No. That’s not right.

She was fuckingly gorgeous. She was so gorgeous, her beauty deserved the f-bomb used as an adverb.

How could Jethro spend time with her every week, week after week, and not succumb to her? Cletus told me she was tough and smart. Duane told me she was sweet and kind. Beau told me she was a great cook and had “real pretty eyes.” Roscoe told me she was his favorite teacher in high school, and he’d paired that statement with an eyebrow wag.

Side note: Roscoe was too freaking adorable for his own good. End side note.

Billy, however, had remained stonily silent on the matter of Claire. I was growing accustomed to Billy’s stony silence.

So why hadn’t Jethro made a move?

I was already a little in love with her, and I hadn’t even met her yet.

“Not every week. Sometimes I have to travel for work. On those Sundays, my momma would invite Claire over for dinner. But, as far as I know, she never . . .” Jethro’s easy expression morphed into a thoughtful frown, his eyes growing unfocused, like he’d just realized something of importance.

“She never what?”

He shook himself. “Sorry. She never accepted the invitation. She hasn’t been to our house since she was a teenager.”

“You didn’t answer my question. Why haven’t you made a move on Claire? According to your family and Jess, she’s an ethereal goddess of perfection.”

Jethro rolled his eyes. “Yeah, well, I know Claire better than they do. She’s human enough, got scars and flaws like everybody else. Plus, I don’t think about her that way. We’ve known each other since we were kids. She’s like a sister to me. Objectively, I can see that Ashley is beautiful on the outside, but when I look at her, I see her heart and her warts in equal measure. It’s the same with Claire.”

“Okay, that makes sense. But just so you know, I have no warts. I am an ethereal goddess of perfection.”

Jethro grinned, pulling onto a long dirt driveway leading to a small white farmhouse with a red door and navy trim. “I never doubted it.”

His eyes conducted a quick, appreciative sweep of my body before he closed them briefly and exhaled, like he was trying to control himself.

Meanwhile, my stomach was a bundle of nerves.

Despite what he said, with his sister just recently returned after an eight-year absence and the passing of his mother, Claire was the woman in his life. She was important to him. They may never have been romantically involved, but what she thought mattered. Also, she was single.
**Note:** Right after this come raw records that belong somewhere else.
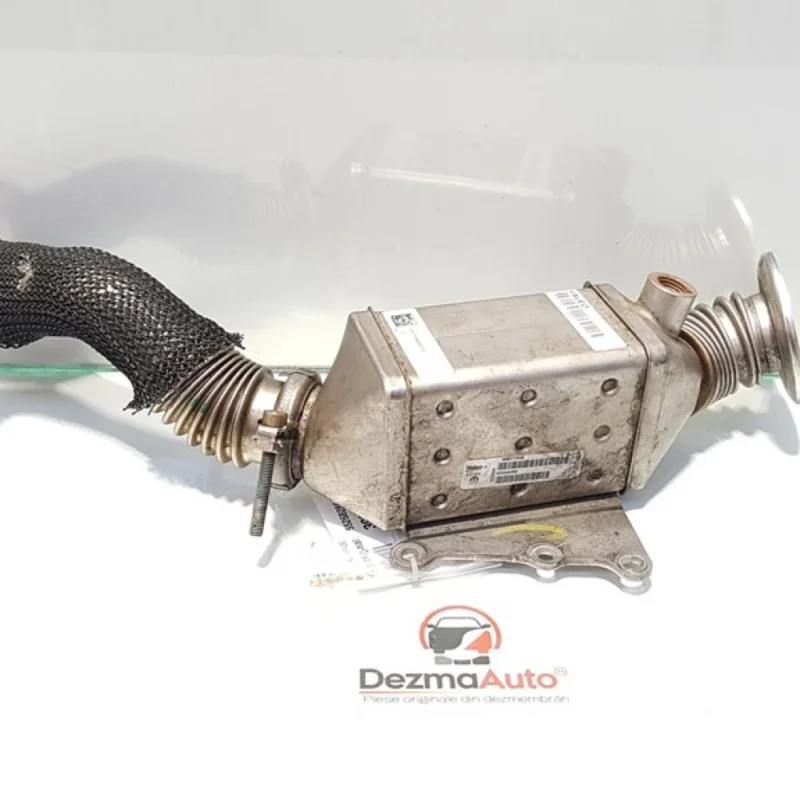 Racitor gaze, Fiat Tipo (356) 1.6D, 55268286 (id:397360) Reducere specială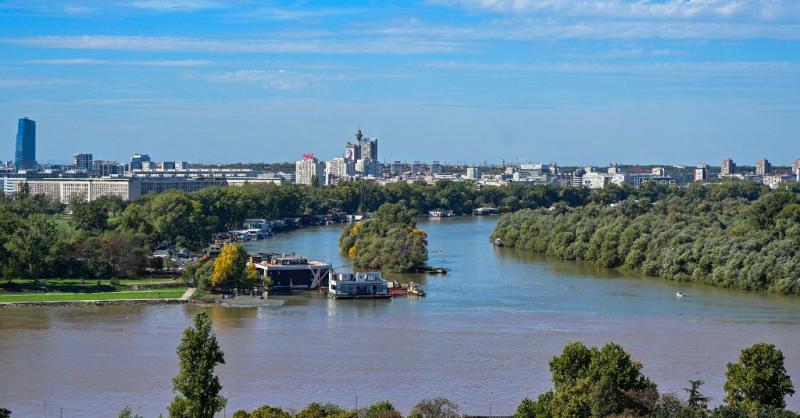 A folyók egyre gyorsabban veszítenek vizükről, és ez a folyamat drámai következményekkel járhat.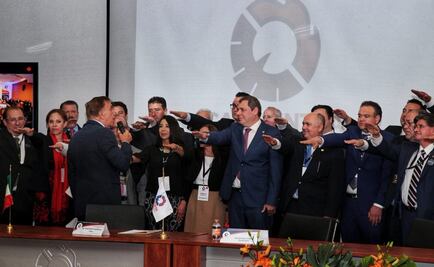 México, en alerta crítica por calificadoras: Canacintra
Jethro told me she was an only child and had no family to speak of. She had no other person in her life to make dinner for on Sundays.

I felt like a usurper.

I also felt a little irritated with her for making me feel like a usurper even though she’d done nothing but exist.

How’s that for mental health?

Claire’s house had flowers in boxes under the windows and along the porch. Gorgeous, neatly trimmed topiaries sat on either side of the porch steps and the door. The house looked like something out of a magazine.

“Wow,” I said, scanning the front yard. “This is a really pretty house.”

Jethro grinned like he was proud. “It is, right? I added the porch two years ago. The boxes were Claire’s idea last spring. I painted them to match the trim.”

I gaped at Jethro. “You built her porch?”

He nodded, completely clueless as to how that news sounded to me. “I did. And the gazebo and deck out back. I’ve done a little work around the house, from time to time.”

A little work. You know, like building porches, decks, and gazebos.

Maybe this news wouldn’t have struck me so acutely if Jethro and I had been together longer, or if we’d been physically intimate since the Daisy Doughnut incident last Monday. But we hadn’t. This thing between us was new and tentative and just a week old.